■ УСЛОВИЕ ЗАДАНИЯ:
Выпишите без изменений часть фрагмента о правительственной декларации в Думе: начните с места, где стоят слова «Защита интересов русской», и остановитесь после слов «армии и флота.».

┌─ ФРАГМЕНТ ДОКУМЕНТА

Защита интересов русской торговли и промышленности на Дальнем Востоке, постройка Амурской железной дороги.
Школьная реформа, улучшение материального положения преподавателей, общедоступность, а впоследствии – и обязательность начального образования.
Возрождение армии и флота.
Правительственная декларация показывала, что времена переменились. Никто не перебивал, как прежде, председателя Совета министров криками «В отставку!». Выслушали молча, по окончании раздались шумные аплодисменты справа.
Семья Петра Аркадьевича находилась в зале, в ложах для публики, и с облегчением глядела на его удовлетворенное лицо, когда он сходил с трибуны. Может быть, наступала долгожданная пора объединения властей и Думы во имя блага России?
Но нет. На трибуну поднимается молодой грузинский социал-демократ Церетели и снова – резкое неприятие правительства. Его перебивают возгласами:
– Долой! Ложь! У вас руки в крови!
Сталкивались две непримиримые силы. На каждую речь левых ораторов правые отвечали двумя. На трибуне побывало больше двадцати депутатов. Наконец было принято решение прекратить прения, и все повернулись к Столыпину. Что он? Промолчит? Проигнорирует, как Горемыкин? Или даст отповедь?

└─
┌─ ПРИВЕДЁННЫЕ СТРОКИ

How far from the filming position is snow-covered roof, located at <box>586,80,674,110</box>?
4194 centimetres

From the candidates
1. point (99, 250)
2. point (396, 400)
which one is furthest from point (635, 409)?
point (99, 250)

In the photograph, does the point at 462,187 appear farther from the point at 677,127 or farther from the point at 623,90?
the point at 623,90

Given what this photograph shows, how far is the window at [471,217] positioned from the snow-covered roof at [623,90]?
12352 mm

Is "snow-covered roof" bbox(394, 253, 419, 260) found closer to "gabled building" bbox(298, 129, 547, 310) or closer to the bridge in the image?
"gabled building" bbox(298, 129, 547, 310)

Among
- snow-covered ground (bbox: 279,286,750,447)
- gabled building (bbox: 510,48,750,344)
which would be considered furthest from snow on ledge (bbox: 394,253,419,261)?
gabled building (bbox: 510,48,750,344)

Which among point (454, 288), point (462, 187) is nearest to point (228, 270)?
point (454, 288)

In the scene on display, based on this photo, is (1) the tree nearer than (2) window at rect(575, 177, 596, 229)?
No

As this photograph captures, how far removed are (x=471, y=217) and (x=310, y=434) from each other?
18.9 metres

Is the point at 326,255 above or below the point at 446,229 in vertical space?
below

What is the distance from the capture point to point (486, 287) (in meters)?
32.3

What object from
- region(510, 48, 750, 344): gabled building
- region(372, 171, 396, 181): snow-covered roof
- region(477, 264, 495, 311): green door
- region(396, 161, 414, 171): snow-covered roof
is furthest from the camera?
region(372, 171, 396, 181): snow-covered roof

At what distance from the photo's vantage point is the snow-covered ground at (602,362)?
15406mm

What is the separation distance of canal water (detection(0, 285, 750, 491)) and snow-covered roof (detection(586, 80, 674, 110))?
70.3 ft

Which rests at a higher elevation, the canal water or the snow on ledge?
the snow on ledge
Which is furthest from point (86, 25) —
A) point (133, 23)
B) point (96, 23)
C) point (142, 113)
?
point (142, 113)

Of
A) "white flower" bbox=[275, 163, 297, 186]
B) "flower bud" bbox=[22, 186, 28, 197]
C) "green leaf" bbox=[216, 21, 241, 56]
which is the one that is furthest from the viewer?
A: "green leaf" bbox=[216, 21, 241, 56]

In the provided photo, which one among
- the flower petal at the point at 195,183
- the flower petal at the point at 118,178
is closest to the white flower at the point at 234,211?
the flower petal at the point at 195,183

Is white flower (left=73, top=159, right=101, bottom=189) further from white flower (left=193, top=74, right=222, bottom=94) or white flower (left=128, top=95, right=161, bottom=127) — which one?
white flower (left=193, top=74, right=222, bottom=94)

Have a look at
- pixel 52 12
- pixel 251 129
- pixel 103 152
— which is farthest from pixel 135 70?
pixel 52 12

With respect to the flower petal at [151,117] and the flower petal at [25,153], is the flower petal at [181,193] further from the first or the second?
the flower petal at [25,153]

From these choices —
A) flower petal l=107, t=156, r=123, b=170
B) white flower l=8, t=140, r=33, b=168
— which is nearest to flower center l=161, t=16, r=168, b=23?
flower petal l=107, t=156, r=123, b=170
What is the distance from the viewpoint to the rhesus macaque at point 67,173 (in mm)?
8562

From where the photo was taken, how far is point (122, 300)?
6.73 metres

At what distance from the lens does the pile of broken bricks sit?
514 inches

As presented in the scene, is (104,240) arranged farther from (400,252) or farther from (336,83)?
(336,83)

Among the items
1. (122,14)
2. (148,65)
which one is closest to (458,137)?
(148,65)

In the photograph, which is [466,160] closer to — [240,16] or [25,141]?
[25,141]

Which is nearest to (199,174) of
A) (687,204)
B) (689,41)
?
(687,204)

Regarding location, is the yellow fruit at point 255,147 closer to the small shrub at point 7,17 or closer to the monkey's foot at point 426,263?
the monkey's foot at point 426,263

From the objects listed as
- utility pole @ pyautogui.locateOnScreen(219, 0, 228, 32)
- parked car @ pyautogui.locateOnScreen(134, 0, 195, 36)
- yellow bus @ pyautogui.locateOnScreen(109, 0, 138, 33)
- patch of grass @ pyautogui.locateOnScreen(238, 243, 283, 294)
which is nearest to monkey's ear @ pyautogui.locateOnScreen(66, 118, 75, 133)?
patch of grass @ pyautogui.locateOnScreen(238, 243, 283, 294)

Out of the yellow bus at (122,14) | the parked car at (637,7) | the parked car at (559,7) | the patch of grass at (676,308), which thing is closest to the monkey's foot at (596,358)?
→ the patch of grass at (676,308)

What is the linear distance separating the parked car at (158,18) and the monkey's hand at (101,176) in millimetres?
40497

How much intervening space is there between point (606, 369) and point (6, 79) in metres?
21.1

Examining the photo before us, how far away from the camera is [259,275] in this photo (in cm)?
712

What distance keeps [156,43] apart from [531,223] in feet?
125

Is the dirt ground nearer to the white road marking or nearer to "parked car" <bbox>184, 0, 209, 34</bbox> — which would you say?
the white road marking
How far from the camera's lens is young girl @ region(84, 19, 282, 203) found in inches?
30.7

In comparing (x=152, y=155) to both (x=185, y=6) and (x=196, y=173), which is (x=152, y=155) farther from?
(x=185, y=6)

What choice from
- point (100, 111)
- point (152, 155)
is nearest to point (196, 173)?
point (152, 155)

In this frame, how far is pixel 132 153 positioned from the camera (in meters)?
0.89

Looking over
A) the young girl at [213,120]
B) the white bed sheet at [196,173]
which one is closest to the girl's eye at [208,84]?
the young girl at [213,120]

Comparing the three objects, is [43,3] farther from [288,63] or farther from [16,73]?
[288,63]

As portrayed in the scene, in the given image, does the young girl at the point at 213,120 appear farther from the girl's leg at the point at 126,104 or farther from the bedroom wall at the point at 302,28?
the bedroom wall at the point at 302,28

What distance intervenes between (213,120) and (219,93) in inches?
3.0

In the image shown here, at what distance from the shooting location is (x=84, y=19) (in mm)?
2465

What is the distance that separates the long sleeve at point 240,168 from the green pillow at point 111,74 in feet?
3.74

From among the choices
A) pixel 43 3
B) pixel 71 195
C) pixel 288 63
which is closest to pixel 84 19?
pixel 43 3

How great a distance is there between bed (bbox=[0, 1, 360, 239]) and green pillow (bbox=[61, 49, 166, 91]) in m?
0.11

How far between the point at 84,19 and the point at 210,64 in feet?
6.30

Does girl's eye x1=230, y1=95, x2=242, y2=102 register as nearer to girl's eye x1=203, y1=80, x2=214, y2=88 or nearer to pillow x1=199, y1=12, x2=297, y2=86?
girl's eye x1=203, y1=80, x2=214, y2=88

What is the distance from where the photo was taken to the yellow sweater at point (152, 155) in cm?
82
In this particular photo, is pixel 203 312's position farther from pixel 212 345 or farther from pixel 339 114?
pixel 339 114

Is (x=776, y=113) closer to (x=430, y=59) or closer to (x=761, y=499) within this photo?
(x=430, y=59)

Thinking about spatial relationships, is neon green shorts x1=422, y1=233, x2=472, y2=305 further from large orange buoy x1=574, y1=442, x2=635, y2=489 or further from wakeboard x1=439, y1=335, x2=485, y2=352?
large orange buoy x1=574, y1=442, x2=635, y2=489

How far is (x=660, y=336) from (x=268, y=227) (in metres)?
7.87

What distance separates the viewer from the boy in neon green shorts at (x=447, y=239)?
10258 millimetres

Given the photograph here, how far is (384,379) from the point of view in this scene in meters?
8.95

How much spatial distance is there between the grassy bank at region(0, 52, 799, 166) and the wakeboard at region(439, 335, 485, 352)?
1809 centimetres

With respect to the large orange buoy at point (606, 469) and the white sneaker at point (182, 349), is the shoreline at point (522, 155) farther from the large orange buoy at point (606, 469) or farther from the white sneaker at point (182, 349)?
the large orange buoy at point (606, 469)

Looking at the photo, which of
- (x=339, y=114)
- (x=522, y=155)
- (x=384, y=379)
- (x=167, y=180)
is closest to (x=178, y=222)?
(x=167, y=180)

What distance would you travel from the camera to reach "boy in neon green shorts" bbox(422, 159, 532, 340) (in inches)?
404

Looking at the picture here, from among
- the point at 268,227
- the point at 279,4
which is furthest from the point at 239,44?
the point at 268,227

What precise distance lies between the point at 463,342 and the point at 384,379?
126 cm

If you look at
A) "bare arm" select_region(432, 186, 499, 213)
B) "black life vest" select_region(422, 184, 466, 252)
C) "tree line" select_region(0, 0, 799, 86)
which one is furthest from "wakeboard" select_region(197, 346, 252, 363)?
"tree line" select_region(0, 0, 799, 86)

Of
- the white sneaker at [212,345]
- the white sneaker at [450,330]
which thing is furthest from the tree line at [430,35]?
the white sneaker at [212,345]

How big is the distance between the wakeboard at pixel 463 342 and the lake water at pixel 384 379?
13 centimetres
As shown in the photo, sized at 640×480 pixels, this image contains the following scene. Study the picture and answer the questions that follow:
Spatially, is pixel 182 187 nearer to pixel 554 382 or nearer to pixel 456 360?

└─

■ ОТВЕТ К ЗАДАНИЮ:
Защита интересов русской торговли и промышленности на Дальнем Востоке, постройка Амурской железной дороги.
Школьная реформа, улучшение материального положения преподавателей, общедоступность, а впоследствии – и обязательность начального образования.
Возрождение армии и флота.